Support Questions

Find answers, ask questions, and share your expertise

“No common protection layer between client and server” while trying to communicate with kerberized H

avatar
Explorer

I'm trying to communicate programmatically to a Hadoop cluster which is kerberized (CDH 5.3/HDFS 2.5.0).

I have a valid Kerberos token on the client side. But I'm getting an error as below, "No common protection layer between client and server".

 

What does this error mean and are there any ways to fix or work around it?

 

Is this something related to HDFS-5688? The ticket seems to imply that the property "hadoop.rpc.protection" must be set, presumably to "authentication" (also per e.g. this).

 

Would this need to be set on all servers in the cluster and then the cluster bounced? I don't have easy access to the cluster so I need to understand whether 'hadoop.rpc.protection' is the actual cause. It seems that 'authentication' should be the value used by default, at least according to the core-default.xml documentation.

 

java.io.IOException: Failed on local exception: java.io.IOException: Couldn't setup connection for principal1/server1.acme.net@xxx.acme.net to server2.acme.net/10.XX.XXX.XXX:8020; Host Details : local host is: “some-host.acme.net/168.XX.XXX.XX”; destination host is: “server2.acme.net”:8020;

    at org.apache.hadoop.net.NetUtils.wrapException(NetUtils.java:764)

    at org.apache.hadoop.ipc.Client.call(Client.java:1415)

    at org.apache.hadoop.ipc.Client.call(Client.java:1364)

    at org.apache.hadoop.ipc.ProtobufRpcEngine$Invoker.invoke(ProtobufRpcEngine.java:206)

    at com.sun.proxy.$Proxy24.getFileInfo(Unknown Source)

    at sun.reflect.NativeMethodAccessorImpl.invoke0(Native Method)

    at sun.reflect.NativeMethodAccessorImpl.invoke(NativeMethodAccessorImpl.java:62)

    at sun.reflect.DelegatingMethodAccessorImpl.invoke(DelegatingMethodAccessorImpl.java:43)

    at java.lang.reflect.Method.invoke(Method.java:498)

    at org.apache.hadoop.io.retry.RetryInvocationHandler.invokeMethod(RetryInvocationHandler.java:187)

    at org.apache.hadoop.io.retry.RetryInvocationHandler.invoke(RetryInvocationHandler.java:102)

    at com.sun.proxy.$Proxy24.getFileInfo(Unknown Source)

    at org.apache.hadoop.hdfs.protocolPB.ClientNamenodeProtocolTranslatorPB.getFileInfo(ClientNamenodeProtocolTranslatorPB.java:707)

    at org.apache.hadoop.hdfs.DFSClient.getFileInfo(DFSClient.java:1785)

    at org.apache.hadoop.hdfs.DistributedFileSystem$17.doCall(DistributedFileSystem.java:1068)

    at org.apache.hadoop.hdfs.DistributedFileSystem$17.doCall(DistributedFileSystem.java:1064)

    at org.apache.hadoop.fs.FileSystemLinkResolver.resolve(FileSystemLinkResolver.java:81)

    at org.apache.hadoop.hdfs.DistributedFileSystem.getFileStatus(DistributedFileSystem.java:1064)

• [TASK]: Reproduce the stretch of the forum thread from "Is this something" through "per e.g. this).", changing "ticket" to "issue report". The material that comes next has no connection to the forum thread.

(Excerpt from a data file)
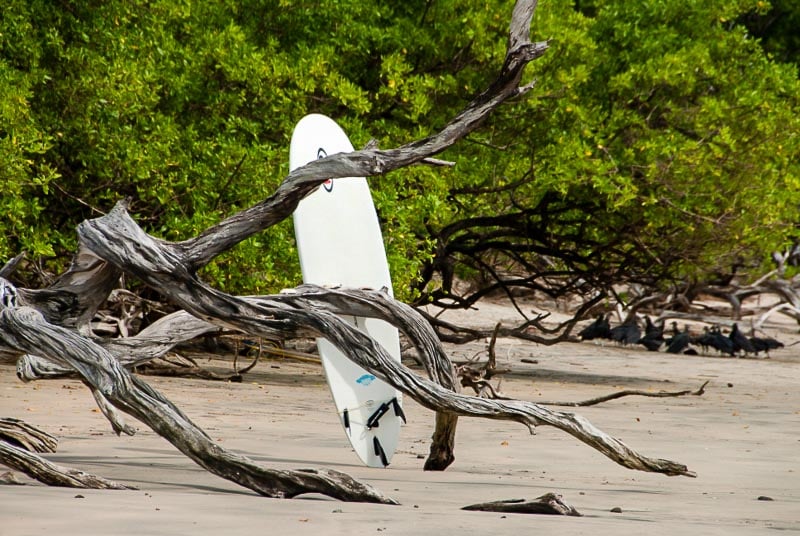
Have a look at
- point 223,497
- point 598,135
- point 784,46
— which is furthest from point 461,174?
point 784,46

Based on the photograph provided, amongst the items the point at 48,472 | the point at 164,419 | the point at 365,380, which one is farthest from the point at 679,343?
the point at 48,472

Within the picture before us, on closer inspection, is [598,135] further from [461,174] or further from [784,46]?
[784,46]

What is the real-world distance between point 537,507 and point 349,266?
10.7 ft

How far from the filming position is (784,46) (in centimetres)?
2392

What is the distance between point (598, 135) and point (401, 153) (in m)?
7.48

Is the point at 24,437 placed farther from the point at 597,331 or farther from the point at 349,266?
the point at 597,331

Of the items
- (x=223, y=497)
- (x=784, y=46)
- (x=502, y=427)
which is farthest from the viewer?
(x=784, y=46)

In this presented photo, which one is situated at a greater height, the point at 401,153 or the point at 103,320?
the point at 103,320

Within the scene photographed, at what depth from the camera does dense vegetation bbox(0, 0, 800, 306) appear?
11180mm

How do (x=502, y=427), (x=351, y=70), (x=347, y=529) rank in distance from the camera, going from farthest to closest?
(x=351, y=70), (x=502, y=427), (x=347, y=529)

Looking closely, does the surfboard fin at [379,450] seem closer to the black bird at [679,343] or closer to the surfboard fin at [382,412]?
the surfboard fin at [382,412]

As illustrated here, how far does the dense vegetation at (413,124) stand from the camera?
36.7ft

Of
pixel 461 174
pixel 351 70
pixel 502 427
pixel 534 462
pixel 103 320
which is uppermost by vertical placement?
pixel 351 70

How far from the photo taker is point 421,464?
7.47 meters
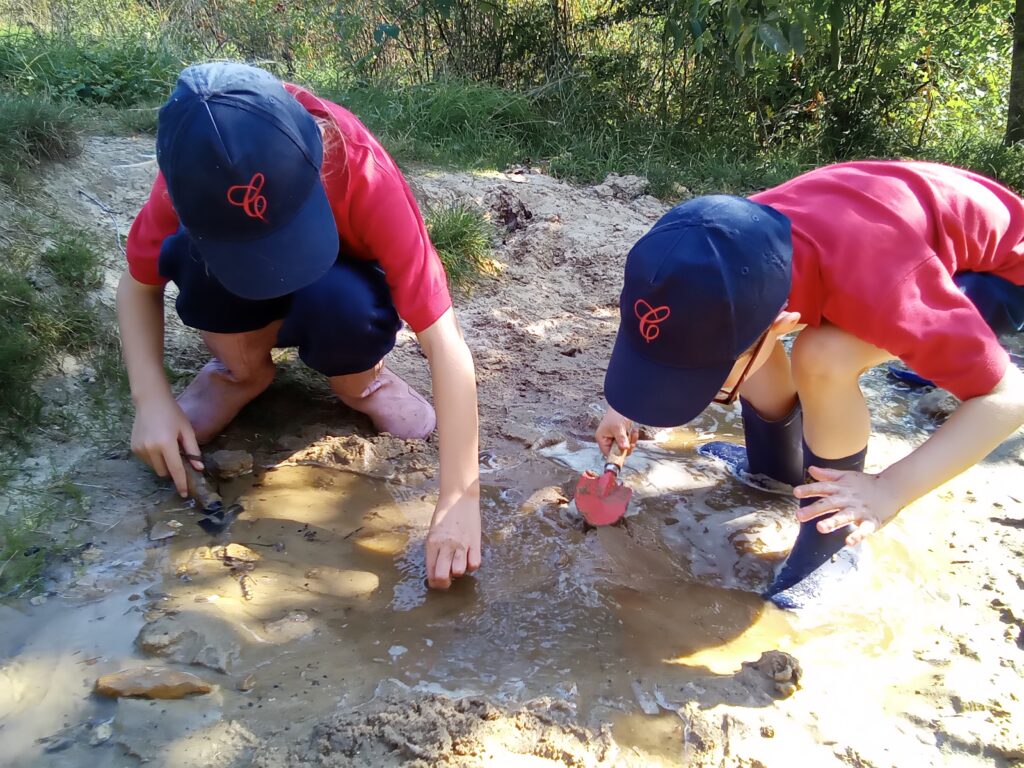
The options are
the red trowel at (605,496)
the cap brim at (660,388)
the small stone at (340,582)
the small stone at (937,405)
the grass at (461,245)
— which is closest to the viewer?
the cap brim at (660,388)

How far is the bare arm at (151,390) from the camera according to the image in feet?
5.98

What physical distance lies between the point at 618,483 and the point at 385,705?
89 cm

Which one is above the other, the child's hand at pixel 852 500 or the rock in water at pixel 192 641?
the child's hand at pixel 852 500

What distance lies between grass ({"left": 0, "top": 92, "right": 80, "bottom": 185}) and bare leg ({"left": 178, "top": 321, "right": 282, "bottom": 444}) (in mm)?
1109

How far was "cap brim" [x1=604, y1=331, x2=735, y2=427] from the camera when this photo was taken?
1.44 m

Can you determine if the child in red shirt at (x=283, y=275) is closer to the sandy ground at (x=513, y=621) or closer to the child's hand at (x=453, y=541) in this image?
the child's hand at (x=453, y=541)

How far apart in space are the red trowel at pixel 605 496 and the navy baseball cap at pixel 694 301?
0.49 meters

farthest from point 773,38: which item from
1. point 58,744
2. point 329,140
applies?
point 58,744

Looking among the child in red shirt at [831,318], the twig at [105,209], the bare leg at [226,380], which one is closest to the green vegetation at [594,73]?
the twig at [105,209]

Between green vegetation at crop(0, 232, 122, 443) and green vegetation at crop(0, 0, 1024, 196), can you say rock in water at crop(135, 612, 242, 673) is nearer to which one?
green vegetation at crop(0, 232, 122, 443)

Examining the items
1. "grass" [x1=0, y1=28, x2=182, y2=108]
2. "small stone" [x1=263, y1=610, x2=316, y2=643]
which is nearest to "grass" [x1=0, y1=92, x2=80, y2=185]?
"grass" [x1=0, y1=28, x2=182, y2=108]

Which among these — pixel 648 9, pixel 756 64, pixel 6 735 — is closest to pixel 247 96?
pixel 6 735

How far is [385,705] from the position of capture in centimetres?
133

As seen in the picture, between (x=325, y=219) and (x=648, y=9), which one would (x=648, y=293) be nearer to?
(x=325, y=219)
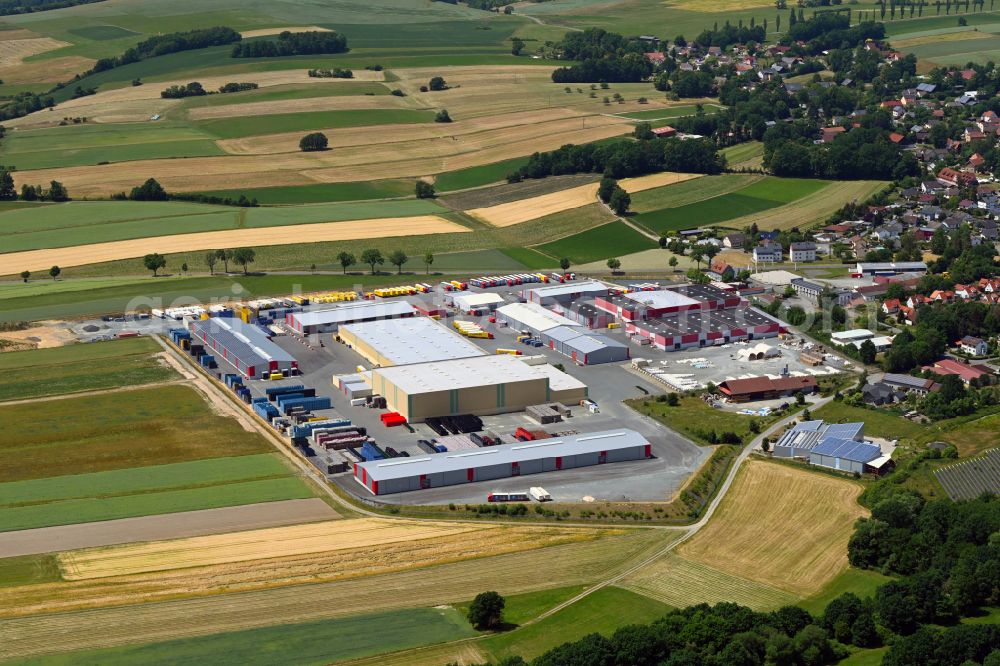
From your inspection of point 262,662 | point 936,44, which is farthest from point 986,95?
point 262,662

• [EXPECTED OUTPUT]:
Is this something related to HDFS-5688? The issue report seems to imply that the property "hadoop.rpc.protection" must be set, presumably to "authentication" (also per e.g. this).